Extracted text:

BEGIN

Breast Lift Surgery: Will it Last?Leave a Comment »
The breasts may be a functional aspect of a woman’s body but we also know that most women associate breast shape and position with a sense of youthful femininity, too. At Ong Institute for Plastic Surgery, we enjoy helping women feel amazing about their body. We have seen first-hand that, when the breasts are shaped in proportion to the body frame, a woman’s sense of confidence and personal satisfaction tend to be generally good. Before surgery, though, most do want to know if the results of their breast lift will last. They can, especially when the factors that cause breasts to sag are understood and managed.
Why Breasts Fall
Breasts sit nice and high on the chest wall when a woman is young. They don’t fall because a woman has had children, although pregnancy and breastfeeding are contributing factors. More specifically, breasts change shape as a result of weight, tone, and firmness.
One of the reasons that pregnancy and breastfeeding are perceived as factors in breast sag is because both add weight to the breasts. First, pregnancy adds weight through general gains. During pregnancy, the breasts are also preparing for breastfeeding so are likely to enlarge to some degree. After childbirth, weight may stabilize higher than it was before pregnancy. At the same time, breasts enlarge further with milk for breastfeeding. These two factors alone add bulk and heaviness to the breasts. However, weight gain alone also makes the breasts heavier and more likely to droop when other factors are added in. Weight stability after breast lift surgery lends to longer-lasting results.

END

Record set:
BEGIN

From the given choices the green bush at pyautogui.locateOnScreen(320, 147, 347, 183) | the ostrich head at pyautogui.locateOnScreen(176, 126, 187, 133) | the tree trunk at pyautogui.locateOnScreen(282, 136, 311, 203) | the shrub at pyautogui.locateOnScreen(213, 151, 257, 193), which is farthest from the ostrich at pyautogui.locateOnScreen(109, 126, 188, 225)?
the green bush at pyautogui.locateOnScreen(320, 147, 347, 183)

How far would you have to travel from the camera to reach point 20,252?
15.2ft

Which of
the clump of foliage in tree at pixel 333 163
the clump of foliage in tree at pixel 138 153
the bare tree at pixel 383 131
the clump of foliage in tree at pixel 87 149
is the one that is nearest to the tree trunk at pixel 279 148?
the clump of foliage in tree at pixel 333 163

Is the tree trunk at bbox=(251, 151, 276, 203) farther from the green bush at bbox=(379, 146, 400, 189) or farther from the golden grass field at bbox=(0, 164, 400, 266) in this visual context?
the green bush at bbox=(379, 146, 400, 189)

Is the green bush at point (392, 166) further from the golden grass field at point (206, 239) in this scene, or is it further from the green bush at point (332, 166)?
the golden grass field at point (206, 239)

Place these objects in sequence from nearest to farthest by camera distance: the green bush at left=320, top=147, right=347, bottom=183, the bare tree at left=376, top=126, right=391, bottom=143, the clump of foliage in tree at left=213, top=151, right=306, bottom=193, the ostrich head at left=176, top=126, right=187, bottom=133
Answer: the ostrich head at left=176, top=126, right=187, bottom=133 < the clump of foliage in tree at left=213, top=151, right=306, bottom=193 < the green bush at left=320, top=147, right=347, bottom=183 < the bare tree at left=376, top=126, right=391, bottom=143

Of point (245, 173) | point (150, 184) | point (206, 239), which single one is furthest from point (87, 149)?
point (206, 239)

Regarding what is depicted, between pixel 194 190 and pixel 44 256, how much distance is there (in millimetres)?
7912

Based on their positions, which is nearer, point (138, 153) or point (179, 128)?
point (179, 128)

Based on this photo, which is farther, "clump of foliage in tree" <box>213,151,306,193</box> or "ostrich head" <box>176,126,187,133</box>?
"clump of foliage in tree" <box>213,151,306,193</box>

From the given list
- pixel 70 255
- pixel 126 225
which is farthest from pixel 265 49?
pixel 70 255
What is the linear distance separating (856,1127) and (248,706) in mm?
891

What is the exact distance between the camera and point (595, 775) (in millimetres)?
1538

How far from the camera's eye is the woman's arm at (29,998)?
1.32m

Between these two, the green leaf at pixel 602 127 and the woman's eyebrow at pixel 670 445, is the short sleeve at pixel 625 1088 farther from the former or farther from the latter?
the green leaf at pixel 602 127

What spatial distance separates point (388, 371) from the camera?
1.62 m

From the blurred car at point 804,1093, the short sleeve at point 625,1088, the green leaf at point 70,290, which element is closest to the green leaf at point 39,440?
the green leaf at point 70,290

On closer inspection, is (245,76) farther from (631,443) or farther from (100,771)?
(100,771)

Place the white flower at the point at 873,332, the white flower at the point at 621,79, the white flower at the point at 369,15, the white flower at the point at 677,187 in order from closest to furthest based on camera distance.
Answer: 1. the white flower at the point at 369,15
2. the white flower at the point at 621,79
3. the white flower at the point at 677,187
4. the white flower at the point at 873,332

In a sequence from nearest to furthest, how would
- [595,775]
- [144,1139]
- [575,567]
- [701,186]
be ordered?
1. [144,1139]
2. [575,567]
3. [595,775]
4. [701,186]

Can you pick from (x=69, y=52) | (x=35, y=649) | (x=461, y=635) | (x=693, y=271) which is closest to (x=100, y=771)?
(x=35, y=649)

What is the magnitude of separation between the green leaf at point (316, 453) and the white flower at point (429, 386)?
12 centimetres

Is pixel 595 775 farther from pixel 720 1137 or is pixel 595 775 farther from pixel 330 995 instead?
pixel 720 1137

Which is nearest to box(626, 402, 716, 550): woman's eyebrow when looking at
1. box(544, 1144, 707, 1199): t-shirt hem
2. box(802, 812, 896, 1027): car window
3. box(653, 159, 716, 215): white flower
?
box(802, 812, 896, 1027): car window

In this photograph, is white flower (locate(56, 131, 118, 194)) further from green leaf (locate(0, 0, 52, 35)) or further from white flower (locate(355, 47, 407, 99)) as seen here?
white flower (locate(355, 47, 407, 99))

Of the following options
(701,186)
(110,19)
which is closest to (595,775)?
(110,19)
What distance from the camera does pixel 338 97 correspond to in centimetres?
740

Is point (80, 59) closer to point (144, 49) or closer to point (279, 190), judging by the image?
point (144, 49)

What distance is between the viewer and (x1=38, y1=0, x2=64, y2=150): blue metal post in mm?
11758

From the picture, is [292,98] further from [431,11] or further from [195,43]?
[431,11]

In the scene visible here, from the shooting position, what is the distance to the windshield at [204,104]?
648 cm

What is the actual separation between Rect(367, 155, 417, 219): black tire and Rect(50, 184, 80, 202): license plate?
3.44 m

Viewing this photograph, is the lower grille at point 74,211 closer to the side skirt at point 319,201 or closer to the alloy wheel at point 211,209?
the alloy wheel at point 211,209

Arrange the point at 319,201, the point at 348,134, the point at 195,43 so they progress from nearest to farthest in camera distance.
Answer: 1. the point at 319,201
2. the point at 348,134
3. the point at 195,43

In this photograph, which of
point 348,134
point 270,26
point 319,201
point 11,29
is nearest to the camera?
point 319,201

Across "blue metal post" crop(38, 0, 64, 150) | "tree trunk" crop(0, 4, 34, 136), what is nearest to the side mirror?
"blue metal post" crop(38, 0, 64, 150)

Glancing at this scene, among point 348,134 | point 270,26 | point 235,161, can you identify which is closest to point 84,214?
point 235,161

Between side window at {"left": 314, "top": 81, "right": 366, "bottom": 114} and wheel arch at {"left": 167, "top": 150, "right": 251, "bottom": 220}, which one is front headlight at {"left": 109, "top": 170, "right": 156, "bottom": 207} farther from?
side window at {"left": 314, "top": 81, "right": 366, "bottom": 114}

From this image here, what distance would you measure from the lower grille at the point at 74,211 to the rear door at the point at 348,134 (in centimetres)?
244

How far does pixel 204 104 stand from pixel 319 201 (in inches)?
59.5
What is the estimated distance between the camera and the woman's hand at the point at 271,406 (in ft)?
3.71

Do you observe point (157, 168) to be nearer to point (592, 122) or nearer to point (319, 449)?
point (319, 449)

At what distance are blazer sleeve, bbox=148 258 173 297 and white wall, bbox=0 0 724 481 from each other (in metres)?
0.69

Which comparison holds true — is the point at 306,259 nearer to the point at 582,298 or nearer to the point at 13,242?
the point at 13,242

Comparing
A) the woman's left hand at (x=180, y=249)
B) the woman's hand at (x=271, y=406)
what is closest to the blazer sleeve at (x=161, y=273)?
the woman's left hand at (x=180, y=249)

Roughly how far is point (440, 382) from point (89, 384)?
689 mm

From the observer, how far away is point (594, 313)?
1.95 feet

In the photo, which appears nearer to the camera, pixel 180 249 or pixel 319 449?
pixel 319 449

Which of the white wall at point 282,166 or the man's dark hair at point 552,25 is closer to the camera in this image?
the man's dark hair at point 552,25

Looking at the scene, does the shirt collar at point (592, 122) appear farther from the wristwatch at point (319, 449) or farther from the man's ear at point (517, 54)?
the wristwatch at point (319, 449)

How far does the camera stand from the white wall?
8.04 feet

END

Goal of the exercise: Please pick up the breast lift article after its last sentence and write what comes next. The listing has no connection to the breast lift article.

Result for this exercise:
Muscle tone is an integral aspect of general health in the aging process. As it pertains to breast shape and height on the chest wall, it is the state of the pectoral muscles that is most relevant. These muscles lie beneath the fatty tissue of the breasts and provide a degree of support. Two ways to manage the tone of pectoral muscles after breast lift surgery include mild to moderate strength training and wearing a well-fit bra. Bras with too much support take all the work off the pectoral muscles and encourage atrophy that could ultimately lead to premature drooping.
It isn’t the firmness of the breasts themselves that matters in this context but the firmness of the skin and connective tissue that covers the breasts. Tissue firmness declines with age because we lose collagen faster than the body makes it. Research has suggested that consistent vitamin C levels stimulate the body to make collagen at any age. Therefore, taking 500 to 1000mg of time-released vitamin C may be one of the most convenient ways to support tissue firmness in the breast area as well as all over the body.